Venons-en alors à l’argument central évoqué à l’appui de la demande d’interdiction : les femmes seraient contraintes (par leur mari, leur famille, leur milieu, …) de s’enfermer dans cette prison vestimentaire. Certes tous les cas de figure sont probablement dans la nature. Le plus basique réside, pour des femmes âgées ou d’émigration récente, dans la tradition tribale plus que religieuse ; Etienne de la Boétie nous l’enseignait déjà dès le début de la Renaissance : « La première raison de la servitude volontaire, c’est l’habitude ». D’autres femmes sont probablement contraintes, et, dès lors qu’elles se trouvent en France elles doivent y trouver la protection de la loi ; là aussi, comme pour la sécurité, des dispositifs peuvent et doivent être pensés et mis en œuvre par les professionnels, comme il en existe pour d’autres atteintes aux individus dans le secret des familles (femmes battues, enfants maltraités, etc.). D’autres enfin, surtout semble-t-il chez les plus jeunes, ne semblent guère forcées de porter cette tenue, mais semblent réaliser ce choix par repli identitaire, bien souvent à la surprise et contre l’avis de leur famille, sous l’influence notamment du contexte international.


Même s’il est avéré que certaines jeunes femmes affirment que cela représente un réel choix personnel, il est clair que ce choix contribue à l’oppression de celles qui voudraient résister ou s’émanciper. Nous ne devons donc pas taire que ce choix est contraire aux valeurs humanistes que nous portons, mais nous ne devons pas nous laisser pour autant emporter à renoncer à ces valeurs humanistes… La république française, en adoptant le mot « liberté » comme premier mot du triptyque républicain s’est affirmée contre ceux qui préconisaient le célèbre « pas de liberté pour les ennemis de la liberté ». De l’autre côté de l’Atlantique, un juge de la cour suprême américaine, tenait en 1929, parlant du 1er amendement, un propos que nous pouvons reprendre à notre compte :


"S’il y a un principe de la Constitution qui doit être plus impérativement protégé que les autres, c’est celui de la liberté de pensée. Pas la liberté de pensée pour ceux qui sont d’accord avec nous, mais la liberté de pensée pour ceux dont nous haïssons les pensées.". 

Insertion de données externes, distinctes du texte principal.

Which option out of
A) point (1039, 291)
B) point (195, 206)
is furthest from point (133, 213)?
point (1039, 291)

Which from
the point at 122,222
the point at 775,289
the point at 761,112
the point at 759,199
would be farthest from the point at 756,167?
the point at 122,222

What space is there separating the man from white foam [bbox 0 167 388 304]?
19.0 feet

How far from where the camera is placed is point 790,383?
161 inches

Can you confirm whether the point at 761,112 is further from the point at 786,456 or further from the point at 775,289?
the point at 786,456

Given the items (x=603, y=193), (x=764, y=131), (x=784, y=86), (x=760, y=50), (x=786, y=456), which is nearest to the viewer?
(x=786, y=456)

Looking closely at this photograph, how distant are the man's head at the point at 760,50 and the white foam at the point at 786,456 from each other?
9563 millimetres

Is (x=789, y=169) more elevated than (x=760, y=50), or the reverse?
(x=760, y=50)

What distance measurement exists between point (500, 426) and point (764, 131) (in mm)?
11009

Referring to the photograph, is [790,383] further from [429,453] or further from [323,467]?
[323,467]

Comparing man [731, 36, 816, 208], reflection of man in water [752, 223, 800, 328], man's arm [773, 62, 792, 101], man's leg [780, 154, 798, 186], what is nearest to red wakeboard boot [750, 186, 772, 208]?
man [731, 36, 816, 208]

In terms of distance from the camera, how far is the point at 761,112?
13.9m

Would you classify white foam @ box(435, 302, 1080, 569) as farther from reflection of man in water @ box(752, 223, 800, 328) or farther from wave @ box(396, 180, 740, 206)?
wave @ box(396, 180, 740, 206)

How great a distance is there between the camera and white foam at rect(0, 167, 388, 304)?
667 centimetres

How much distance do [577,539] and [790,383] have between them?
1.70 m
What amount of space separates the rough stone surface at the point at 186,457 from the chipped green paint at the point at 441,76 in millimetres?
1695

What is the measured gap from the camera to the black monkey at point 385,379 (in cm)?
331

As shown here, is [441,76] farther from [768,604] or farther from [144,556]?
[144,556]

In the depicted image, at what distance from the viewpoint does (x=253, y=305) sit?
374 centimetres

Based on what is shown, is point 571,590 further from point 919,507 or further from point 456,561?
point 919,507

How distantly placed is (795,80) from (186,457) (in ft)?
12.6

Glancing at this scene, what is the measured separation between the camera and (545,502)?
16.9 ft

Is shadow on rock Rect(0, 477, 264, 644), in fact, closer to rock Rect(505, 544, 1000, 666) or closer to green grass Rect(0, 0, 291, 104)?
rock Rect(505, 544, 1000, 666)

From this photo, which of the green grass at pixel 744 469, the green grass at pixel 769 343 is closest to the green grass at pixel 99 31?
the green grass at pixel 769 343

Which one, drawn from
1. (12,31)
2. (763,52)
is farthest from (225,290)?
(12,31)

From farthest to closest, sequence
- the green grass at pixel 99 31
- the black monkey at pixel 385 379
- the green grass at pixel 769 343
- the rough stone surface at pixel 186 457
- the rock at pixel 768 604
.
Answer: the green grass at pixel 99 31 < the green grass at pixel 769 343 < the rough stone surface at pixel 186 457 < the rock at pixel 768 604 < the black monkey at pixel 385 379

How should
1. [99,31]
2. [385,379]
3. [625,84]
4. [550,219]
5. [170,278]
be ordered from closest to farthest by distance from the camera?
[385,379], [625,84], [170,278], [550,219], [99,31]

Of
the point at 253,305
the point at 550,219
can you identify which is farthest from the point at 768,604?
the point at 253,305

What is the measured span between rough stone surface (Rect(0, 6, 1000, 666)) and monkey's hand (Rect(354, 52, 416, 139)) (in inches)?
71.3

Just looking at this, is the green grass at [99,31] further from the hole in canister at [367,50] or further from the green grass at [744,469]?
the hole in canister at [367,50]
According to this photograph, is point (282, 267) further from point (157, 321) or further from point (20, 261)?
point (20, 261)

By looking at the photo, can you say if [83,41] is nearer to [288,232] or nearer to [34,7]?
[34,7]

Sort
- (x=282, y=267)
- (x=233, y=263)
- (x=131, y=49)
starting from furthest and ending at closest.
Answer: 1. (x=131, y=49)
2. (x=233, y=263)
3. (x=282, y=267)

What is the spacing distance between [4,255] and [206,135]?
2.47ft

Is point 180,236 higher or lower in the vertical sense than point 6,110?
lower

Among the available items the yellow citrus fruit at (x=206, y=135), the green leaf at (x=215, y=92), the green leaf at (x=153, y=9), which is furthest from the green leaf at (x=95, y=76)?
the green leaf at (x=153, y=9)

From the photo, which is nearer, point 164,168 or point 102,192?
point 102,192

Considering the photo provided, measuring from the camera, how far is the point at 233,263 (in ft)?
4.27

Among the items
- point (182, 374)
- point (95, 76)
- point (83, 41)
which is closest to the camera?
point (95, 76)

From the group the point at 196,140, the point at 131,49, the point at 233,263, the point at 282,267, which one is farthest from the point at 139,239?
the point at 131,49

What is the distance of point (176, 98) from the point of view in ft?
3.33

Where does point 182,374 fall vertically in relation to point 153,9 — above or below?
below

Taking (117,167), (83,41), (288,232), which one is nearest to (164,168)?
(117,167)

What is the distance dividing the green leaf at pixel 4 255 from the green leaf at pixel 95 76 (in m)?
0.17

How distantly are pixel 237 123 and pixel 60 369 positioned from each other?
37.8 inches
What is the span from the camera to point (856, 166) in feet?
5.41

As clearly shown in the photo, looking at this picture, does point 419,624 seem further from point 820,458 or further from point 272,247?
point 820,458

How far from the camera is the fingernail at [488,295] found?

Ainsi, vous l’aurez compris, je fais mienne la conclusion d’Eric Besson, vendredi dernier sur Europe 1 : « il faut lutter contre le développement de la burqa, ça ne fait pas l’ombre d’un doute, mais il faut le faire par l’éducation, par la pédagogie, par le dialogue. ». Je fais mienne la conclusion de la ligue de l’enseignement, principale organisation laïque française avec ses deux millions de membres : "La question décisive est bien celle de l’égalité entre les hommes et les femmes. (...) Une loi [d’interdiction] risque de stigmatiser une population et être attentatoire aux libertés (...). la seule solution est celle qui allie la fermeté sur les principes et la constance dans le travail d’intégration à la société. (...) Cette voie est certes longue et difficile, mais c’est la seule efficace."